LONDON, ENGLAND - JANUARY 9: Joel Embiid #21 of the Philadelphia 76ers talks to the media prior to an NBA Cares Clinic as part of the 2018 NBA London Global Game at Citysport on January 9, 2018 in London, England.
Jesse D. Garrabrant/NBAE via Getty Images

Sixers in London | Trip Brings Balance, Areas for Improvement Into Focus

by Brian Seltzer
Sixers.com Reporter

LONDON – There certainly is a special element to being one of the few teams selected to play a regular season game in a foreign country, that much the 76ers fully recognize, from Brett Brown down to his players. The assignment is a privileged one, full of opportunities for professional and personal enrichment, all while headlining a marquee NBA event. 

Underscoring this week’s trek to the United Kingdom for the league’s London Game 2018, however, is the recognition that Thursday’s match-up with the Boston Celtics is a contest of consequence. The stakes are real, and very much carry implications in respect to both clubs’ ambitions for this year.

The seriousness of the trip is different, let’s say, than a pre-season jaunt abroad, as JJ Redick was quick to point out Monday, hours before he and the Sixers boarded an overnight transatlantic flight to the English capital.  

“This is a regular season game,” said Redick, using some drive home the distinction. “We’re not going over there to try and put on a show, and the Celtics aren’t trying to put on a show and entertain a British crowd. We’re going over there to try to be a great team.”

The business-like tone struck by Redick Monday at the Sixers’ training complex was an extension of the marching orders he and his teammates have been receiving from their head coach.

Yes, the results posted recently by Brett Brown’s Sixers have been encouraging, with wins earned in five of their last six games. This reversal of fortunes has come on the heels of a tough mid-December stretch during which challenging twists in the schedule were as commonplace as injuries.

But to ensure the Sixers keep trending in the right direction, Brown wants more, and soon.

Specifically, he’d like to see his group improve its post spacing in relation to Joel Embiid and Ben Simmons, the two dynamic young talents through whom the Sixers frequently play.

Brown has also challenged the Sixers to do an even better job defensively.

As of Tuesday morning, the team ranked seventh in the league with a defensive rating of 103.3 points allowed per 100 possessions. Good, Brown thinks, but there’s room for refinement.

"We want to move into top five,” he said Sunday. “In order to do that, it’s going to require the people who aren’t Joel Embiid.”

Put differently, Brown believes the Sixers are capable of delivering stronger defensive play during the stretches of games they’re without the paint-clogging, rim-protecting, switchable 7-footer. The talent and manpower, Brown thinks, are there.

“It requires the bench and others becoming better defensively.”

Still very much on Brown’s mind these days are a few other recurring themes that have been ever-present throughout the year: guarding without fouling, and keeping turnovers down. 

In respect to the latter of these two aims, there have been signs of promise lately. The Sixers surrendered just 12 turnovers in their previous game, last Friday’s dominant win over the Detroit Pistons. The total was their lowest since yielding a dozen giveaways November 27th at Cleveland.

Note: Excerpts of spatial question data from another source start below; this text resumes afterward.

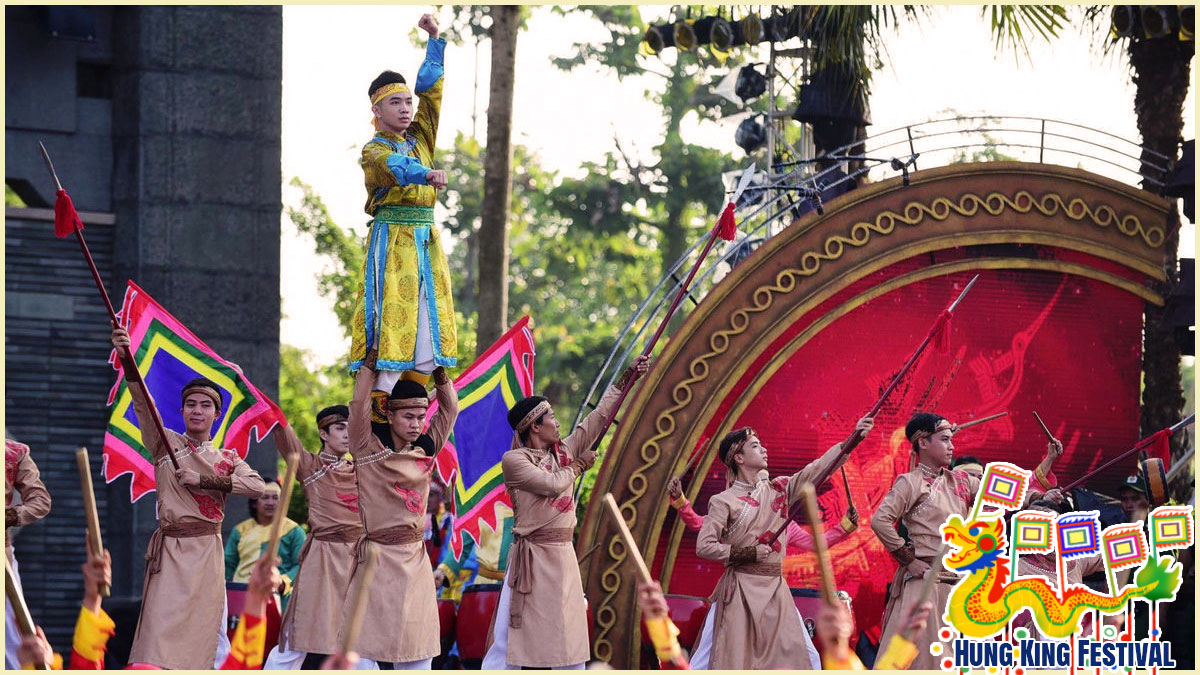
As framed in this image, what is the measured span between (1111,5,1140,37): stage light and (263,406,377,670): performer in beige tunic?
19.8ft

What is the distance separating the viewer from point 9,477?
8.62 metres

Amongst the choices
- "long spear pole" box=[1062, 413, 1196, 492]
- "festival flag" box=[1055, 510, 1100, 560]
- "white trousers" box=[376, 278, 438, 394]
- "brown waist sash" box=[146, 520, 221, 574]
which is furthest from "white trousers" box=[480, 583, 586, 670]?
"long spear pole" box=[1062, 413, 1196, 492]

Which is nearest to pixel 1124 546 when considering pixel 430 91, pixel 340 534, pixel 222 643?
pixel 430 91

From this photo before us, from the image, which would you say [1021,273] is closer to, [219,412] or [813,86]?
[813,86]

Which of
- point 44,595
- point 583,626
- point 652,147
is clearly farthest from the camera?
point 652,147

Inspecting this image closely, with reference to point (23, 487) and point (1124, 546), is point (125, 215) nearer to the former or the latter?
point (23, 487)

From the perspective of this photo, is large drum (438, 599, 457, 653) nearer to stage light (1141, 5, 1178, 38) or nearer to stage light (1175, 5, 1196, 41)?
stage light (1141, 5, 1178, 38)

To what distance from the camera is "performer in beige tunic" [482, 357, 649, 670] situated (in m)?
8.71

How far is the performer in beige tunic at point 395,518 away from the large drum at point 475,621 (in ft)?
7.15

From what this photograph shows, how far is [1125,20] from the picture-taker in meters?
12.3

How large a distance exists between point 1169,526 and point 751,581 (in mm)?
2059

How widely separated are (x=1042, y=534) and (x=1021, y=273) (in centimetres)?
411

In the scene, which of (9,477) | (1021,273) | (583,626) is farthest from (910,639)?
(1021,273)

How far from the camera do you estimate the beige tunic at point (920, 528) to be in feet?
30.2
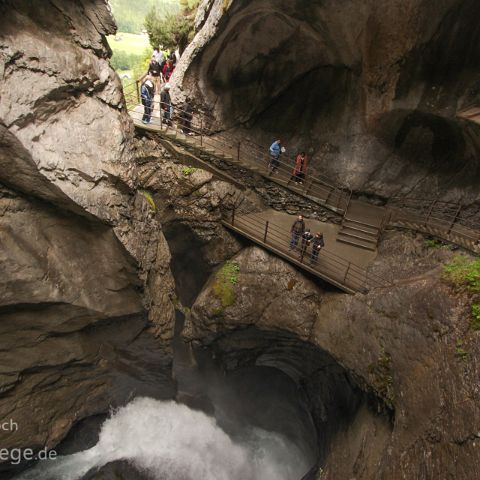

The Sixers have now committed 15 turnovers or less in five of their last six tilts.

"Here’s the bottom line,” Brown said. “We’re 5-1 in our last six games, and we’ve averaged [14.5] turnovers.”

He then proceeded to note that in the six games preceding this modest turnaround, the Sixers had gone 1-5, while averaging 21.3 turnovers.

“There’s a complete connection to winning when you give out that stat,” said Brown.

Thanks to an easing of the schedule in the immediate run-up to their visit to London, the Sixers have been afforded more practice time, and subsequently have had increased chances to tinker.  

“We’re getting healthier, and we’re starting to find ourselves again,” Embiid, a self-described London lover, said Monday. “It’s good to see, but I think we still got a lot to work on defensively. I think we’ve been taking care of the ball better. We just got to keep playing together.”

Such will be the Sixers’ objective this week, with a pairing against the Eastern Conference’s top team, and an adventure overseas serving as major parts of the backdrop.

"We’re going to walk that line of making it a family thing, a very collective, enjoyable trip, with still the mindset that we’re going to beat the Boston Celtics,” said Brown.

He, along with the Sixers’ front office and management, made sure there was enough room on the team charter for players and basketball operations staffers to invite a companion along, if he or she felt so inclined. 

“Everybody’s got an extra seat, they can bring whoever they want – moms, brothers, wives, friends,” Brown said.

In the end, as Brown and his players have indicated, there’s a fine line to walk, especially given that Thursday’s bout will affect the Atlantic Division and Eastern Conference standings.

“To be able to have an experience like this in the middle of an NBA season is special,” said Redick, the sage sharpshooter, “and I certainly don’t take it for granted.”

This year’s London Game, which will be held at O2 Arena, will mark the first time the Sixers compete in a regular season game outside of North American soil.